Records from a data collection:
········
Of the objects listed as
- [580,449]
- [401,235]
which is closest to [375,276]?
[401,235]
········
Work instructions: Reproduce every line of the records above with no changes.

Answer to the exercise:
Of the objects listed as
- [580,449]
- [401,235]
which is closest to [375,276]?
[401,235]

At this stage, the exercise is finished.